*** Block opens ***

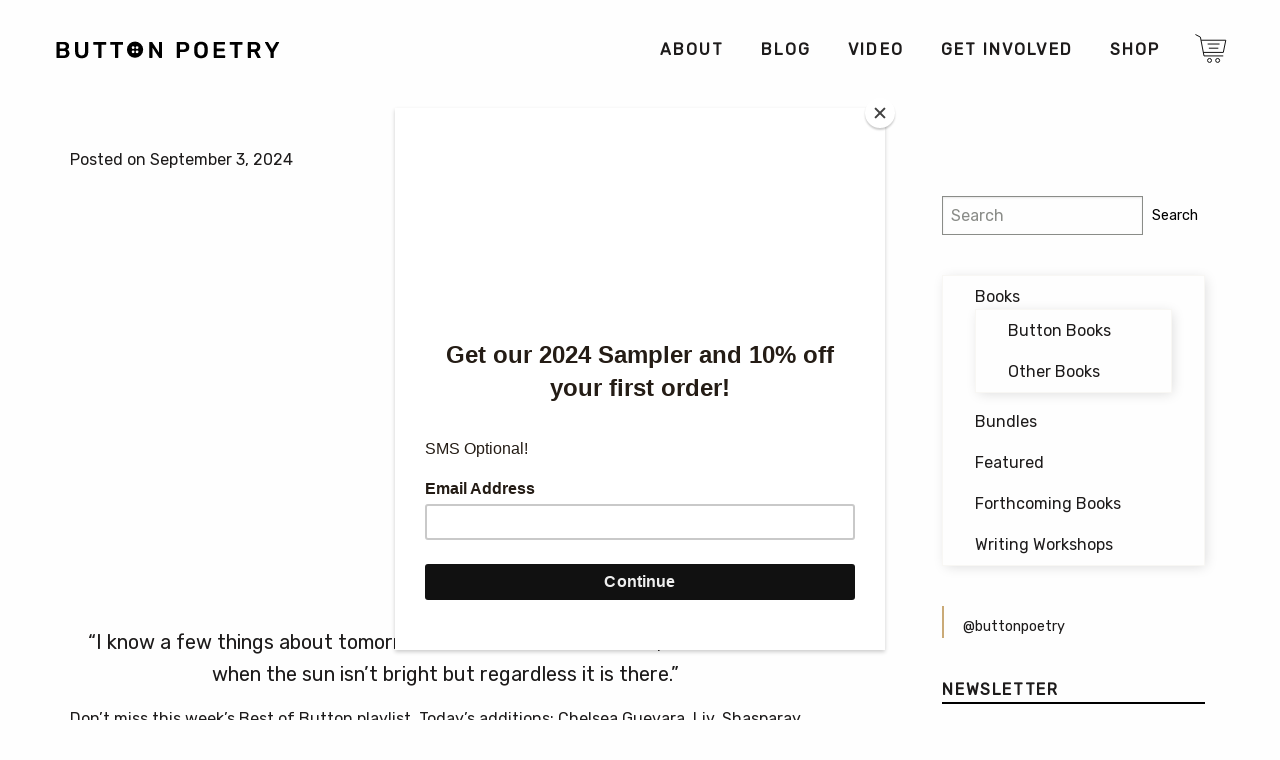

--- FILE ---
content_type: text/html; charset=utf-8
request_url: https://www.google.com/recaptcha/api2/aframe
body_size: 149
content:
<!DOCTYPE HTML><html><head><meta http-equiv="content-type" content="text/html; charset=UTF-8"></head><body><script nonce="ZrvFa8M_enwld4eEbeurhQ">/** Anti-fraud and anti-abuse applications only. See google.com/recaptcha */ try{var clients={'sodar':'https://pagead2.googlesyndication.com/pagead/sodar?'};window.addEventListener("message",function(a){try{if(a.source===window.parent){var b=JSON.parse(a.data);var c=clients[b['id']];if(c){var d=document.createElement('img');d.src=c+b['params']+'&rc='+(localStorage.getItem("rc::a")?sessionStorage.getItem("rc::b"):"");window.document.body.appendChild(d);sessionStorage.setItem("rc::e",parseInt(sessionStorage.getItem("rc::e")||0)+1);localStorage.setItem("rc::h",'1769399268471');}}}catch(b){}});window.parent.postMessage("_grecaptcha_ready", "*");}catch(b){}</script></body></html>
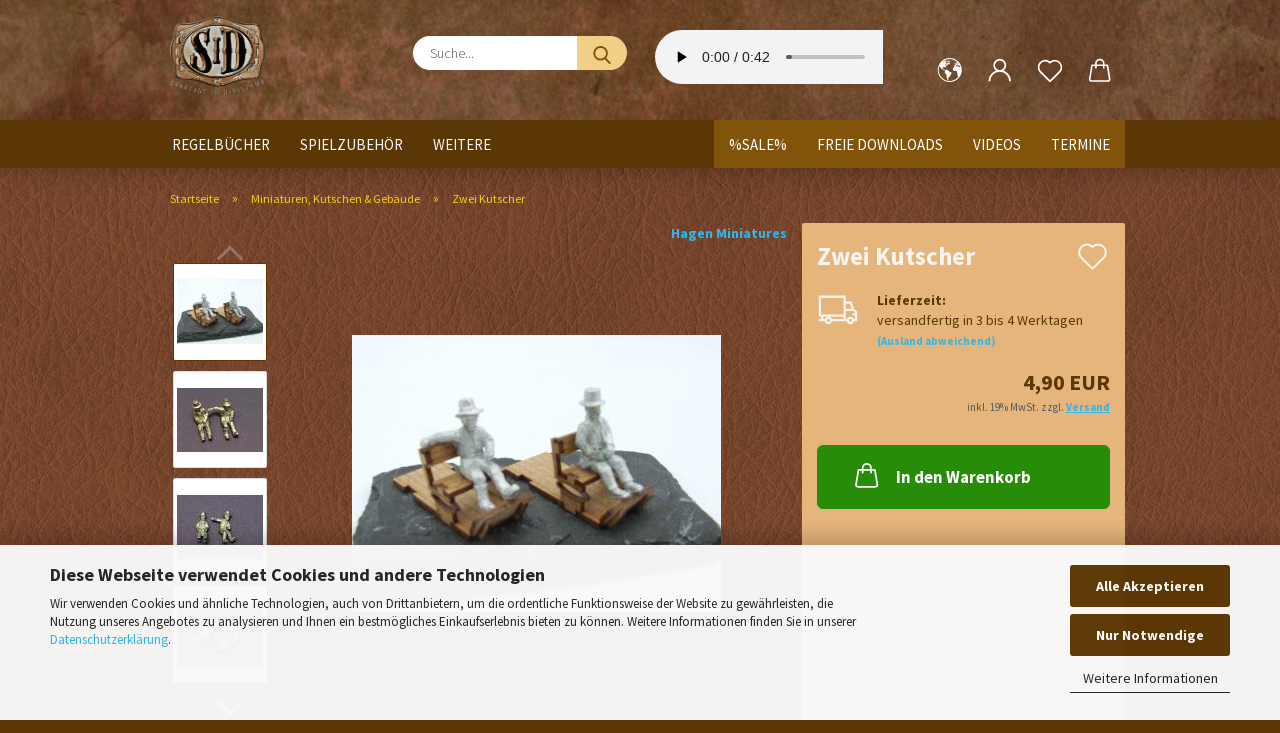

--- FILE ---
content_type: text/html; charset=utf-8
request_url: https://www.google.com/recaptcha/api2/aframe
body_size: 269
content:
<!DOCTYPE HTML><html><head><meta http-equiv="content-type" content="text/html; charset=UTF-8"></head><body><script nonce="9jLqZ1GXO6HDu45xrV3uiA">/** Anti-fraud and anti-abuse applications only. See google.com/recaptcha */ try{var clients={'sodar':'https://pagead2.googlesyndication.com/pagead/sodar?'};window.addEventListener("message",function(a){try{if(a.source===window.parent){var b=JSON.parse(a.data);var c=clients[b['id']];if(c){var d=document.createElement('img');d.src=c+b['params']+'&rc='+(localStorage.getItem("rc::a")?sessionStorage.getItem("rc::b"):"");window.document.body.appendChild(d);sessionStorage.setItem("rc::e",parseInt(sessionStorage.getItem("rc::e")||0)+1);localStorage.setItem("rc::h",'1768353370425');}}}catch(b){}});window.parent.postMessage("_grecaptcha_ready", "*");}catch(b){}</script></body></html>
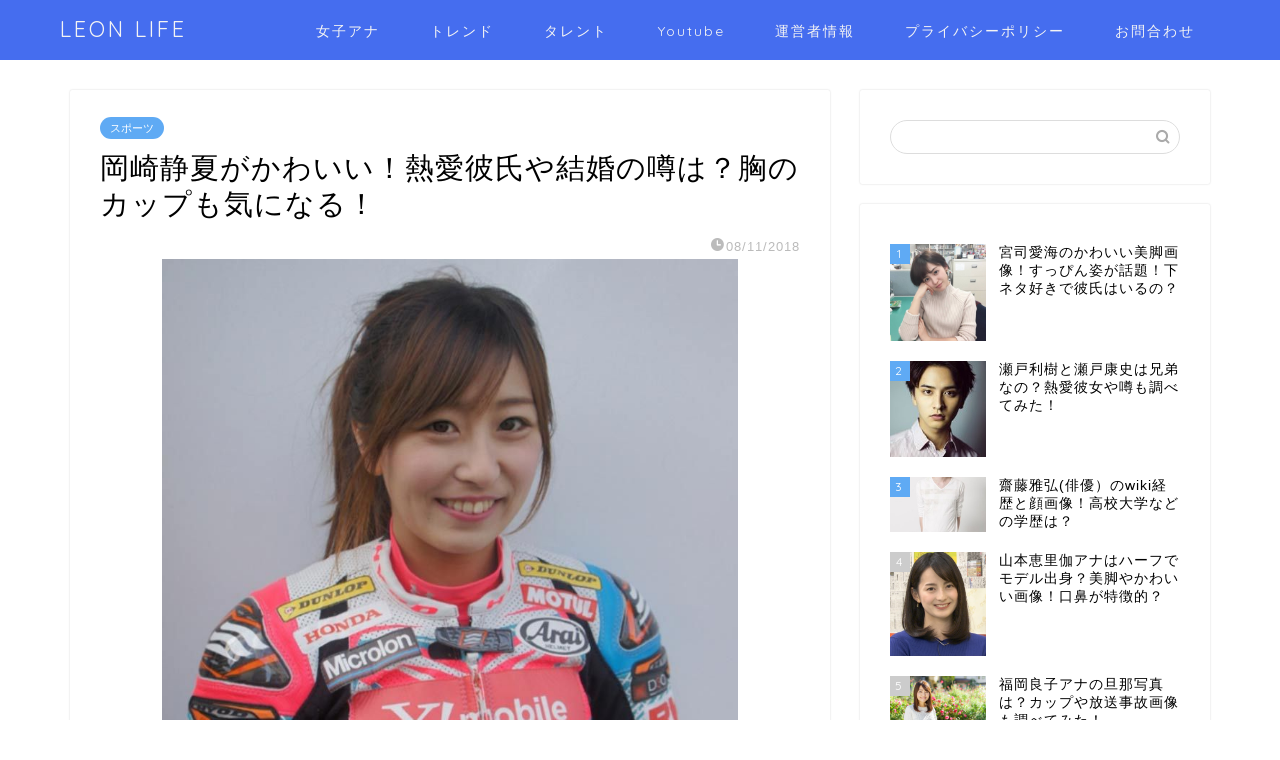

--- FILE ---
content_type: text/html; charset=utf-8
request_url: https://www.google.com/recaptcha/api2/aframe
body_size: 268
content:
<!DOCTYPE HTML><html><head><meta http-equiv="content-type" content="text/html; charset=UTF-8"></head><body><script nonce="WiAzFPSDRyljXUyV-0Jrcg">/** Anti-fraud and anti-abuse applications only. See google.com/recaptcha */ try{var clients={'sodar':'https://pagead2.googlesyndication.com/pagead/sodar?'};window.addEventListener("message",function(a){try{if(a.source===window.parent){var b=JSON.parse(a.data);var c=clients[b['id']];if(c){var d=document.createElement('img');d.src=c+b['params']+'&rc='+(localStorage.getItem("rc::a")?sessionStorage.getItem("rc::b"):"");window.document.body.appendChild(d);sessionStorage.setItem("rc::e",parseInt(sessionStorage.getItem("rc::e")||0)+1);localStorage.setItem("rc::h",'1768652356978');}}}catch(b){}});window.parent.postMessage("_grecaptcha_ready", "*");}catch(b){}</script></body></html>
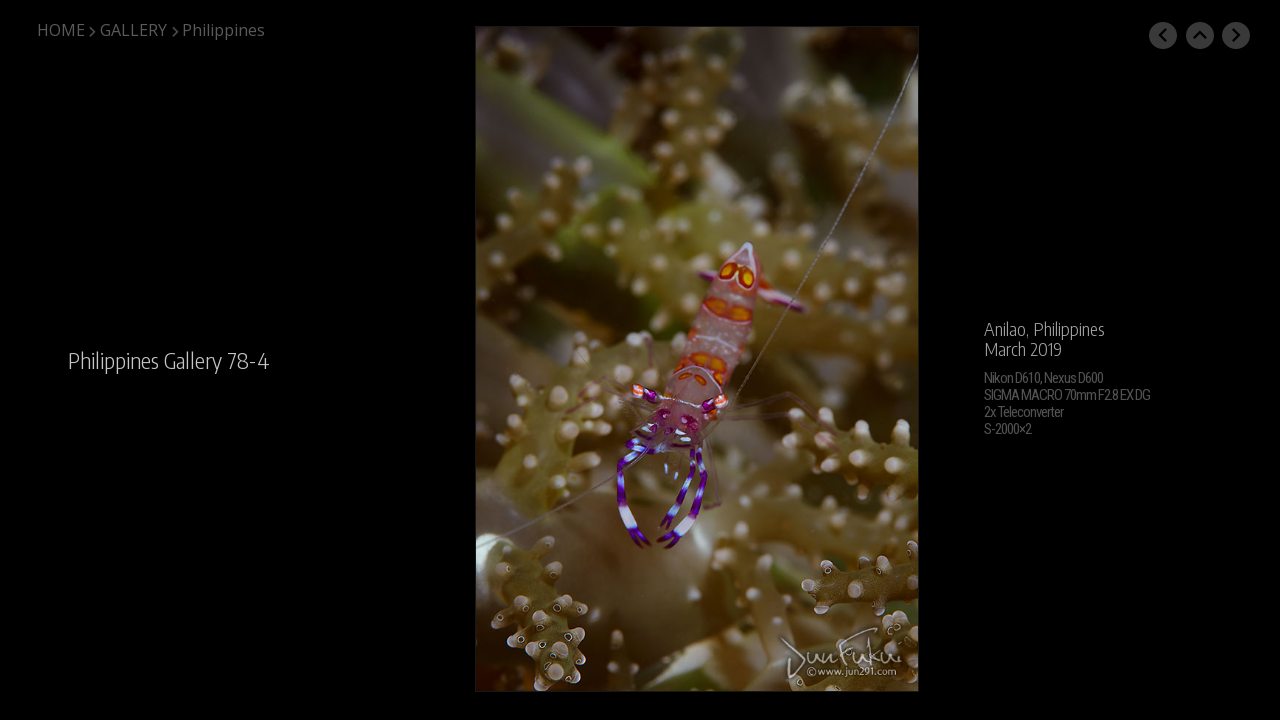

--- FILE ---
content_type: text/html
request_url: https://jun291.com/gallery/gallery_philippines78-4.htm
body_size: 2381
content:
<!DOCTYPE html>
<html lang="ja">
<head>
<meta http-equiv="content-type" content="text/html; charset=UTF-8">
<title>フィリピン 水中写真Gallery78-4 / 福井淳「海中写真館」</title>
<meta name="description" content="福井淳「海中写真館」フィリピン 水中写真ギャラリーのページ">
<meta name="keywords" content="水中写真,フィリピン">
<meta name="viewport" content="width=device-width, initial-scale=1">
<link rel="stylesheet" href="https://fonts.googleapis.com/css2?family=Encode+Sans+Condensed:wght@300&family=Open+Sans&family=Roboto+Condensed&display=swap">
<link rel="stylesheet" href="https://fonts.googleapis.com/icon?family=Material+Icons">
<link rel="stylesheet" href="stylesheet_gallery.css">
<script src="swipe.js" charset="utf-8"></script>
<script>
var prev = "gallery_philippines78-3.htm";
var next = "gallery_philippines78-5.htm";
</script>
</head>
<body ontouchstart="">
<nav id="breadcrumbs">
<ol itemscope itemtype="https://schema.org/BreadcrumbList">
  <li itemprop="itemListElement" itemscope itemtype="https://schema.org/ListItem"><a itemprop="item" href="../index.html"><span itemprop="name">HOME</span></a><meta itemprop="position" content="1" /><i class="material-icons">chevron_right</i></li>
  <li itemprop="itemListElement" itemscope itemtype="https://schema.org/ListItem"><a itemprop="item" href="../gallery-top.html"><span itemprop="name">GALLERY</span></a><meta itemprop="position" content="2" /><i class="material-icons">chevron_right</i></li>
  <li itemprop="itemListElement" itemscope itemtype="https://schema.org/ListItem"><a itemprop="item" href="index_philippines.htm"><span itemprop="name">Philippines</span></a><meta itemprop="position" content="3" /></li>
</ol>
</nav>
<div class="header"><a href="gallery_philippines78-3.htm"><i class="material-icons">chevron_left</i></a><a href="index_philippines78.htm"><i class="material-icons">expand_less</i></a><a href="gallery_philippines78-5.htm"><i class="material-icons">chevron_right</i></a></div>
<div class="main">
<div class="title"><a href="index_philippines.htm">Philippines Gallery</a> 78-4</div>
<div class="photo1"></div>
<div class="photo2"><img src="philippines/20190327-1-70x2M_DSC8114.jpg"></div>
<div class="data">
<div class="data1">Anilao, Philippines<br>
March 2019</div>
<div class="data2">Nikon D610, Nexus D600<br>
SIGMA MACRO 70mm F2.8 EX DG<br>
2x Teleconverter<br>
S-2000×2</div>
</div>
</div>
</body>
</html>

--- FILE ---
content_type: application/javascript
request_url: https://jun291.com/gallery/swipe.js
body_size: 875
content:
window.addEventListener("load", function(event) {
    var touchStartX;
    var touchStartY;
    var touchMoveX;
    var touchMoveY;
 
    // �J�n��
    window.addEventListener("touchstart", function(event) {
    event.preventDefault();
    // ���W�̎擾
    touchStartX = event.touches[0].pageX;
    touchStartY = event.touches[0].pageY;
    }, false);
 
    // �ړ���
    window.addEventListener("touchmove", function(event) {
    event.preventDefault();
    // ���W�̎擾
    touchMoveX = event.changedTouches[0].pageX;
    touchMoveY = event.changedTouches[0].pageY;
    }, false);
 
    // �I����
    window.addEventListener("touchend", function(event) {
    // �ړ��ʂ̔���
    if (touchStartX > touchMoveX) {
        if (touchStartX > (touchMoveX + 50)) {
      location.href = next;
        }
    } else if (touchStartX < touchMoveX) {
        if ((touchStartX + 50) < touchMoveX) {
      location.href = prev;
        }
    }
    }, false);
}, false);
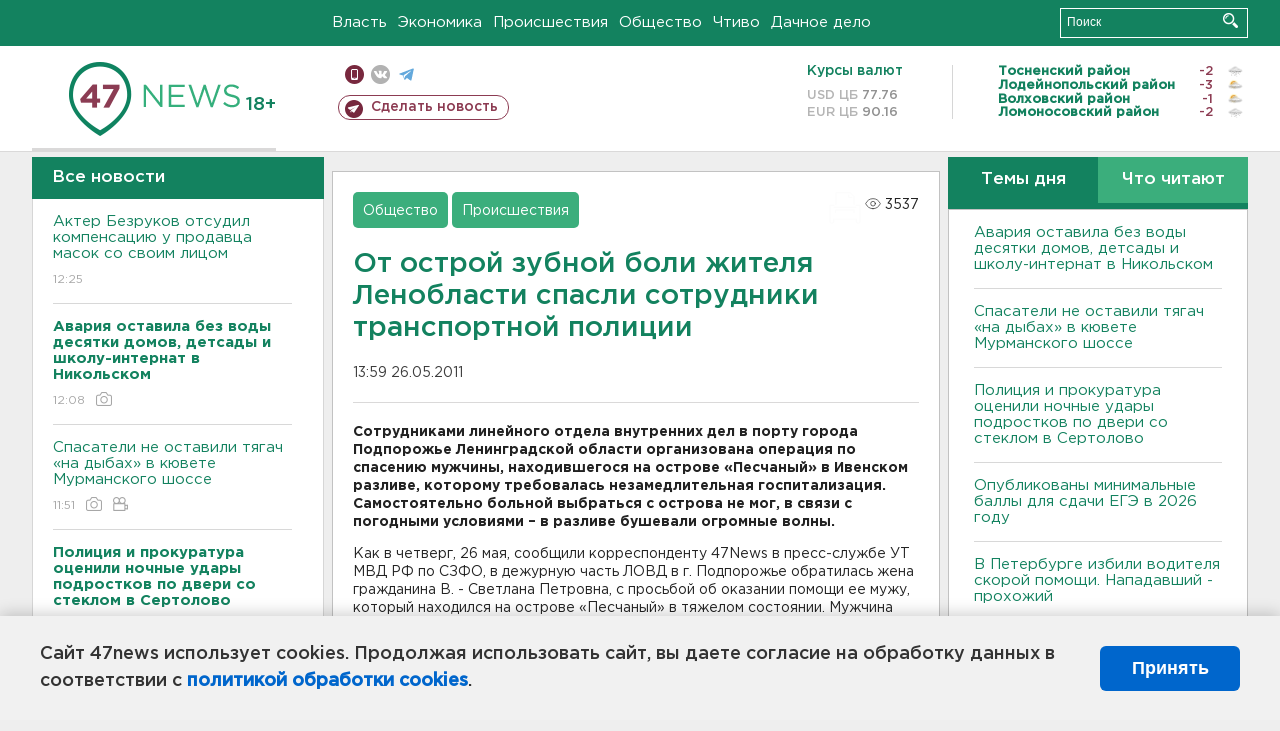

--- FILE ---
content_type: text/html; charset=UTF-8
request_url: https://47news.ru/who/collect/
body_size: 218
content:
{"status":"install","message":"","id":"44959","unique":0,"recordVisitInMemoryCache":true,"updateArticleStats":true,"nviews":3537,"nviews_day":0,"nviews_today":0,"recordVisitUnique":true}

*** Block closes ***

> **Task description**: In the answer, the entries must appear exactly as above, without the images.

> **Response**:
--- FILE ---
content_type: text/html; charset=utf-8
request_url: https://www.google.com/recaptcha/api2/aframe
body_size: 149
content:
<!DOCTYPE HTML><html><head><meta http-equiv="content-type" content="text/html; charset=UTF-8"></head><body><script nonce="ZrvFa8M_enwld4eEbeurhQ">/** Anti-fraud and anti-abuse applications only. See google.com/recaptcha */ try{var clients={'sodar':'https://pagead2.googlesyndication.com/pagead/sodar?'};window.addEventListener("message",function(a){try{if(a.source===window.parent){var b=JSON.parse(a.data);var c=clients[b['id']];if(c){var d=document.createElement('img');d.src=c+b['params']+'&rc='+(localStorage.getItem("rc::a")?sessionStorage.getItem("rc::b"):"");window.document.body.appendChild(d);sessionStorage.setItem("rc::e",parseInt(sessionStorage.getItem("rc::e")||0)+1);localStorage.setItem("rc::h",'1769399268471');}}}catch(b){}});window.parent.postMessage("_grecaptcha_ready", "*");}catch(b){}</script></body></html>

--- FILE ---
content_type: text/html; charset=utf-8
request_url: https://www.google.com/recaptcha/api2/aframe
body_size: 269
content:
<!DOCTYPE HTML><html><head><meta http-equiv="content-type" content="text/html; charset=UTF-8"></head><body><script nonce="9jLqZ1GXO6HDu45xrV3uiA">/** Anti-fraud and anti-abuse applications only. See google.com/recaptcha */ try{var clients={'sodar':'https://pagead2.googlesyndication.com/pagead/sodar?'};window.addEventListener("message",function(a){try{if(a.source===window.parent){var b=JSON.parse(a.data);var c=clients[b['id']];if(c){var d=document.createElement('img');d.src=c+b['params']+'&rc='+(localStorage.getItem("rc::a")?sessionStorage.getItem("rc::b"):"");window.document.body.appendChild(d);sessionStorage.setItem("rc::e",parseInt(sessionStorage.getItem("rc::e")||0)+1);localStorage.setItem("rc::h",'1768353370425');}}}catch(b){}});window.parent.postMessage("_grecaptcha_ready", "*");}catch(b){}</script></body></html>

--- FILE ---
content_type: text/html; charset=utf-8
request_url: https://www.google.com/recaptcha/api2/aframe
body_size: 268
content:
<!DOCTYPE HTML><html><head><meta http-equiv="content-type" content="text/html; charset=UTF-8"></head><body><script nonce="WiAzFPSDRyljXUyV-0Jrcg">/** Anti-fraud and anti-abuse applications only. See google.com/recaptcha */ try{var clients={'sodar':'https://pagead2.googlesyndication.com/pagead/sodar?'};window.addEventListener("message",function(a){try{if(a.source===window.parent){var b=JSON.parse(a.data);var c=clients[b['id']];if(c){var d=document.createElement('img');d.src=c+b['params']+'&rc='+(localStorage.getItem("rc::a")?sessionStorage.getItem("rc::b"):"");window.document.body.appendChild(d);sessionStorage.setItem("rc::e",parseInt(sessionStorage.getItem("rc::e")||0)+1);localStorage.setItem("rc::h",'1768652356978');}}}catch(b){}});window.parent.postMessage("_grecaptcha_ready", "*");}catch(b){}</script></body></html>

--- FILE ---
content_type: text/html
request_url: https://jun291.com/gallery/gallery_philippines78-4.htm
body_size: 2381
content:
<!DOCTYPE html>
<html lang="ja">
<head>
<meta http-equiv="content-type" content="text/html; charset=UTF-8">
<title>フィリピン 水中写真Gallery78-4 / 福井淳「海中写真館」</title>
<meta name="description" content="福井淳「海中写真館」フィリピン 水中写真ギャラリーのページ">
<meta name="keywords" content="水中写真,フィリピン">
<meta name="viewport" content="width=device-width, initial-scale=1">
<link rel="stylesheet" href="https://fonts.googleapis.com/css2?family=Encode+Sans+Condensed:wght@300&family=Open+Sans&family=Roboto+Condensed&display=swap">
<link rel="stylesheet" href="https://fonts.googleapis.com/icon?family=Material+Icons">
<link rel="stylesheet" href="stylesheet_gallery.css">
<script src="swipe.js" charset="utf-8"></script>
<script>
var prev = "gallery_philippines78-3.htm";
var next = "gallery_philippines78-5.htm";
</script>
</head>
<body ontouchstart="">
<nav id="breadcrumbs">
<ol itemscope itemtype="https://schema.org/BreadcrumbList">
  <li itemprop="itemListElement" itemscope itemtype="https://schema.org/ListItem"><a itemprop="item" href="../index.html"><span itemprop="name">HOME</span></a><meta itemprop="position" content="1" /><i class="material-icons">chevron_right</i></li>
  <li itemprop="itemListElement" itemscope itemtype="https://schema.org/ListItem"><a itemprop="item" href="../gallery-top.html"><span itemprop="name">GALLERY</span></a><meta itemprop="position" content="2" /><i class="material-icons">chevron_right</i></li>
  <li itemprop="itemListElement" itemscope itemtype="https://schema.org/ListItem"><a itemprop="item" href="index_philippines.htm"><span itemprop="name">Philippines</span></a><meta itemprop="position" content="3" /></li>
</ol>
</nav>
<div class="header"><a href="gallery_philippines78-3.htm"><i class="material-icons">chevron_left</i></a><a href="index_philippines78.htm"><i class="material-icons">expand_less</i></a><a href="gallery_philippines78-5.htm"><i class="material-icons">chevron_right</i></a></div>
<div class="main">
<div class="title"><a href="index_philippines.htm">Philippines Gallery</a> 78-4</div>
<div class="photo1"></div>
<div class="photo2"><img src="philippines/20190327-1-70x2M_DSC8114.jpg"></div>
<div class="data">
<div class="data1">Anilao, Philippines<br>
March 2019</div>
<div class="data2">Nikon D610, Nexus D600<br>
SIGMA MACRO 70mm F2.8 EX DG<br>
2x Teleconverter<br>
S-2000×2</div>
</div>
</div>
</body>
</html>

--- FILE ---
content_type: application/javascript
request_url: https://jun291.com/gallery/swipe.js
body_size: 875
content:
window.addEventListener("load", function(event) {
    var touchStartX;
    var touchStartY;
    var touchMoveX;
    var touchMoveY;
 
    // �J�n��
    window.addEventListener("touchstart", function(event) {
    event.preventDefault();
    // ���W�̎擾
    touchStartX = event.touches[0].pageX;
    touchStartY = event.touches[0].pageY;
    }, false);
 
    // �ړ���
    window.addEventListener("touchmove", function(event) {
    event.preventDefault();
    // ���W�̎擾
    touchMoveX = event.changedTouches[0].pageX;
    touchMoveY = event.changedTouches[0].pageY;
    }, false);
 
    // �I����
    window.addEventListener("touchend", function(event) {
    // �ړ��ʂ̔���
    if (touchStartX > touchMoveX) {
        if (touchStartX > (touchMoveX + 50)) {
      location.href = next;
        }
    } else if (touchStartX < touchMoveX) {
        if ((touchStartX + 50) < touchMoveX) {
      location.href = prev;
        }
    }
    }, false);
}, false);

--- FILE ---
content_type: text/html; charset=UTF-8
request_url: https://47news.ru/who/collect/
body_size: 218
content:
{"status":"install","message":"","id":"44959","unique":0,"recordVisitInMemoryCache":true,"updateArticleStats":true,"nviews":3537,"nviews_day":0,"nviews_today":0,"recordVisitUnique":true}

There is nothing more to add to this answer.